» **What to produce**:
Below are records; how many of their lines hold the string "google"? Reply with nothing but the number.

» **Task data**:
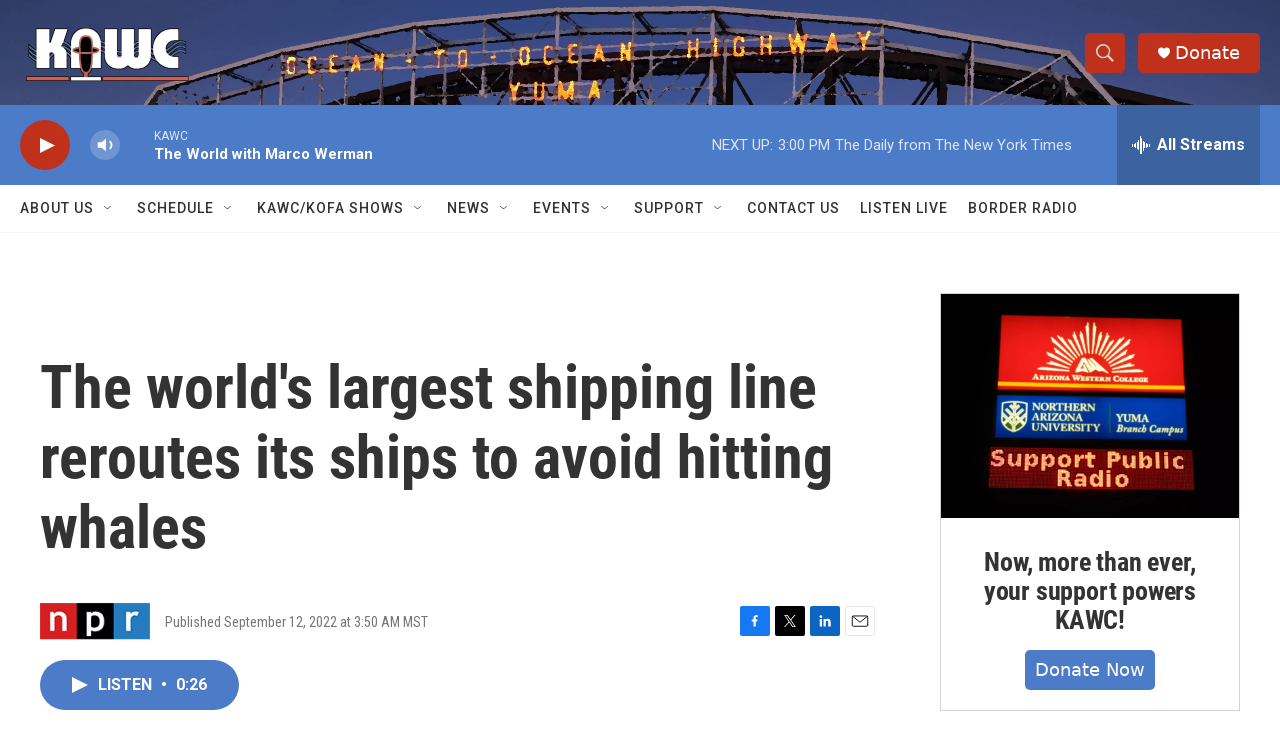

--- FILE ---
content_type: text/html; charset=utf-8
request_url: https://www.google.com/recaptcha/api2/aframe
body_size: 266
content:
<!DOCTYPE HTML><html><head><meta http-equiv="content-type" content="text/html; charset=UTF-8"></head><body><script nonce="oQ3sNMo6lmbVp6puW0QtAA">/** Anti-fraud and anti-abuse applications only. See google.com/recaptcha */ try{var clients={'sodar':'https://pagead2.googlesyndication.com/pagead/sodar?'};window.addEventListener("message",function(a){try{if(a.source===window.parent){var b=JSON.parse(a.data);var c=clients[b['id']];if(c){var d=document.createElement('img');d.src=c+b['params']+'&rc='+(localStorage.getItem("rc::a")?sessionStorage.getItem("rc::b"):"");window.document.body.appendChild(d);sessionStorage.setItem("rc::e",parseInt(sessionStorage.getItem("rc::e")||0)+1);localStorage.setItem("rc::h",'1769548376484');}}}catch(b){}});window.parent.postMessage("_grecaptcha_ready", "*");}catch(b){}</script></body></html>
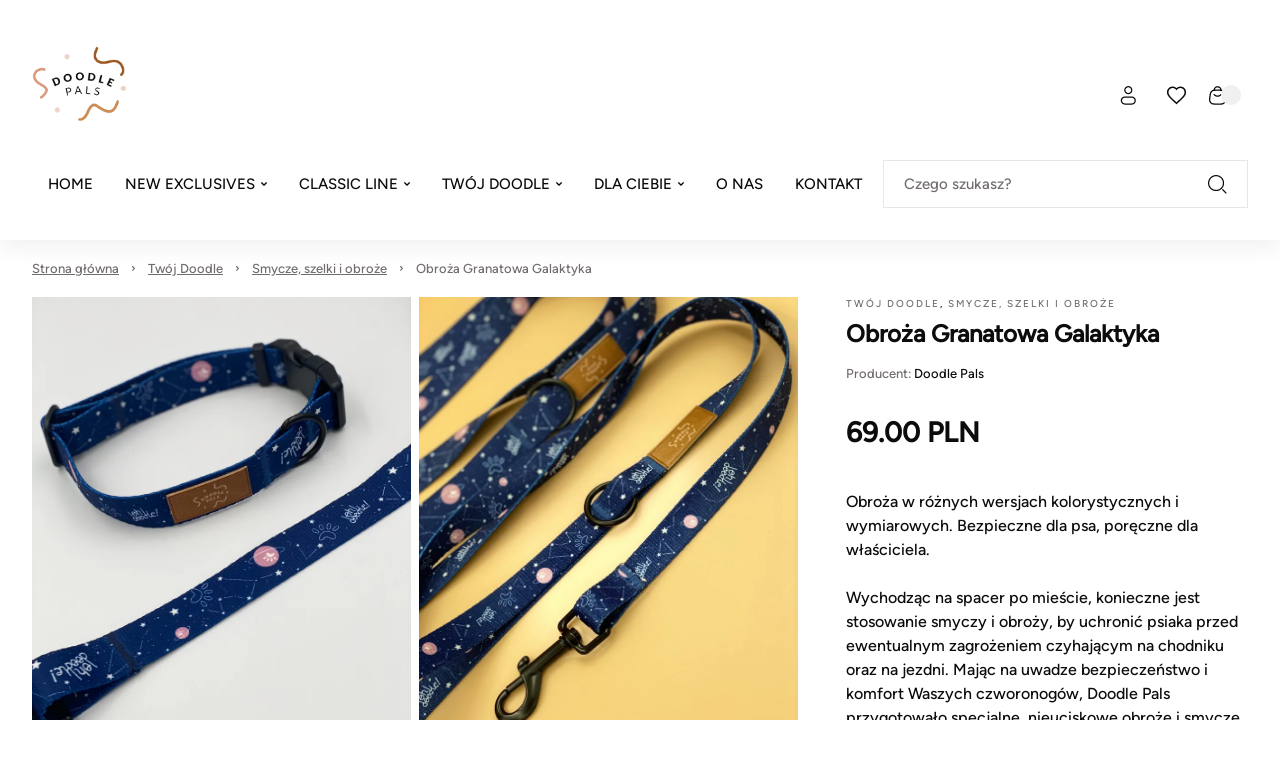

--- FILE ---
content_type: text/javascript
request_url: https://doodlepals.pl/scripts/menu.js?t=1767177007874
body_size: 1761
content:
window.throttle=(e,t)=>{let n=0;return function(){let r=new Date;r-n>=t&&(e(),n=r)}},window.components||(window.components={}),window.components.MobileMenuTrigger=function({store:e}){return{open:!1,drawerEl:void 0,toggle(t){e.setMobileMenu(t)}}},window.components.MobileMenu=function({store:e}){let t=document.querySelector(`.menu-w .burger-btn`),n=t?t.getAttribute(`data-theme`):`lay1`;return{opened:!1,content:[],list:[],prev:[],activeItem:``,bottom:[],layout:n,rootEl:void 0,close(){e.setMobileMenu(!1)},watch(){this.opened=e.mobileMenu},parseDom(e){let t=e.querySelector(`svg use`),n=e.querySelector(`.text`),r=e.querySelector(`.desc`);return{text:n&&n.innerText||e.innerText,desc:r&&r.innerText,icon:t&&t.getAttribute(`href`),link:e.getAttribute(`href`)}},burgerMapping(e,t,n){let r=e.querySelector(`:scope > .head`).firstChild,i=Array.from(e.querySelectorAll(`:scope > .body > .item`)),a=`${n}.${t}`;return{idx:t,path:a,text:r.innerText,link:r.getAttribute(`href`),children:i.map((e,t)=>this.burgerMapping(e,t,a))}},customMapping(e,t,n){let r=e.querySelector(`:scope > a`),i=Array.from(e.querySelectorAll(`:scope > ul > li`)),a=`${n}.${t}`;return{idx:t,path:a,text:r.innerText,link:r.getAttribute(`href`),children:i.map((e,t)=>this.customMapping(e,t,a))}},mounted(e){if(this.rootEl=e,!matchMedia(`(max-width: 800px)`).matches)return;let t=[].map.call(document.querySelectorAll(`.menu .content > *`),(e,t)=>{let n=e.getAttribute(`class`);if(!e.hasAttribute(`data-mh`)&&![`burger-btn`].includes(n))if(n.includes(`single`)){let n=e.firstChild,r=[].find.call(e.children,e=>e.classList.contains(`drawer`)),i=n.querySelector(`svg:not(.chevron) use`);return{idx:t,path:t,text:n.innerText,icon:i&&i.getAttribute(`href`),link:n.getAttribute(`href`),children:[].map.call(r.querySelectorAll(`.wrap > .items > *`),(e,n)=>({idx:n,path:`${t}.${n}`,...this.parseDom(e)}))}}else if(n.includes(`double`)){let n=e.firstChild,r=[].find.call(e.children,e=>e.classList.contains(`drawer`)),i=Array.from(r.querySelectorAll(`.wrap > .list`)),a=n.querySelector(`svg:not(.chevron) use`);return{idx:t,text:n.innerText,icon:a&&a.getAttribute(`href`),link:n.getAttribute(`href`),children:[].map.call(r.querySelectorAll(`.wrap > .legend > *`),(e,n)=>{let r=`${t}.${n}`,a=Array.from(i[n].querySelectorAll(`.items > a`)).map((e,t)=>({idx:t,path:`${r}.${t}`,...this.parseDom(e)})),o=Array.from(i[n].children),s=o.find(e=>e.tagName===`PICTURE`),c=o.find(e=>e.classList.contains(`product-box`));return(s||c)&&a.push({idx:a.length,path:`${r}.${a.length}`,plugin:!0,space:!0,node:s||c}),{idx:n,path:r,...this.parseDom(e),children:a}})}}else if(n.includes(`burger`)){let n=e.querySelector(`.drawer .wrap .header`),r=Array.from(e.querySelectorAll(`.drawer > .wrap > .list > .item`)),i=e.querySelector(`.trigger svg use`);return{idx:t,path:t,icon:i&&i.getAttribute(`href`),text:n.innerText,children:r.map((e,t)=>this.burgerMapping(e,t,t))}}else if(n.includes(`custom`)){let n=e.querySelector(`:scope > a`),r=Array.from(e.querySelectorAll(`[data-role="root:list"] > li`));return{idx:t,path:t,link:n.getAttribute(`href`),text:n.innerText,children:r.map((e,t)=>this.customMapping(e,t,t))}}else if(n.includes(`select`)){let n=e.querySelector(`.dropdown`);if(n)return this.getDropdown(n,t)}else if(n.includes(`link`)||n.includes(`text`)){let n=e.querySelector(`svg use`);return{idx:t,path:t,icon:n&&n.getAttribute(`href`),text:e.innerText,link:e.getAttribute(`href`)}}else return{idx:t,path:t,plugin:!0,node:e}}).filter(Boolean),n=t.length,r=document.querySelector(`.menu .search-btn, .menu .search-input`);if(r){let e={space:n===t.length,idx:t.length,path:t.length,icon:r.querySelector(`svg use`).getAttribute(`href`),text:r.getAttribute(`title`),secondary:!0,click:()=>{this.close(),r.click()}};this.layout===`lay1`?t.push(e):this.layout===`lay2`&&this.bottom.push(e)}let i=document.querySelector(`.menu .account-btn`);if(i){let e={space:n===t.length,idx:t.length,path:t.length,secondary:!0,icon:i.querySelector(`svg use`).getAttribute(`href`),text:i.getAttribute(`title`),click:()=>{this.close(),i.click()}};this.layout===`lay1`?t.push(e):this.layout===`lay2`&&this.bottom.push(e)}let a=Array.from(document.querySelectorAll(`.menu .top .center > *, .menu .top .right > *`));a.forEach(e=>{let r=e.querySelector(`.dropdown`);if(r){let e=this.getDropdown(r,t.length);n===t.length&&(e.space=!0),e.secondary=!0,t.push(e)}else if(e.classList.contains(`link`)||e.classList.contains(`text`)){let n=e.querySelector(`svg use`),r=e.getAttribute(`href`);t.push({idx:t.length,path:t.length,text:e.innerText,secondary:!0,info:!r,icon:n&&n.getAttribute(`href`),link:r,click:!r&&(()=>!1)})}else t.push({idx:t.length,path:t.length,plugin:!0,node:e})}),this.content=t,this.list=this.content,setTimeout(()=>this.list.forEach(e=>this.movePlugins(e)),0)},getDropdown(e,t){let n=e.querySelector(`.trigger`),r=e.querySelector(`[data-val="${e.getAttribute(`data-value`)}"]`),i=n.querySelector(`svg use`);return{idx:t,path:t,icon:i&&i.getAttribute(`href`),text:r&&r.innerText,children:Array.from(e.querySelectorAll(`.opts > *`)).map((e,n)=>({idx:n,path:`${t}.${n}`,text:e.innerText,link:e.getAttribute(`href`)}))}},movePlugins(e,t){if(e.plugin){let n=this.rootEl.querySelector(`[data-id="${e.path}"]`);n&&n.appendChild(t?e.node.cloneNode(!0):e.node)}},left(){let{prevText:e,list:t}=this.prev.shift();this.activeItem=e,this.list=t,setTimeout(()=>this.list.forEach(e=>this.movePlugins(e,!0)),0)},right(e){if(e.click)return e.click();this.prev.unshift({text:e.text,prevText:this.activeItem,list:[].concat(this.list)}),this.activeItem=e.text,this.list=e.children,setTimeout(()=>this.list.forEach(e=>this.movePlugins(e,!0)),0)}}},function(){let e=document.querySelector(`.menu-w`);if(!e)return;let t=90,n=document.querySelector(`body`),r,i=e&&e.classList.contains(`fixed`),a=e&&e.classList.contains(`sticky`),o=a=>{r&&clearTimeout(r);let s=document.querySelector(`html`).scrollTop;s<t?(i&&e.classList.add(`inverted`),n.classList.remove(`scrolled`)):(i&&e.classList.remove(`inverted`),n.classList.add(`scrolled`)),a||(r=setTimeout(()=>o(!0),80))};e&&!e.getAttribute(`data-init`)&&(i||a)&&(window.addEventListener(`scroll`,throttle(o,50)),o(!0),setTimeout(()=>e.setAttribute(`data-init`,`true`),0))}();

» **Solved exercise**:
2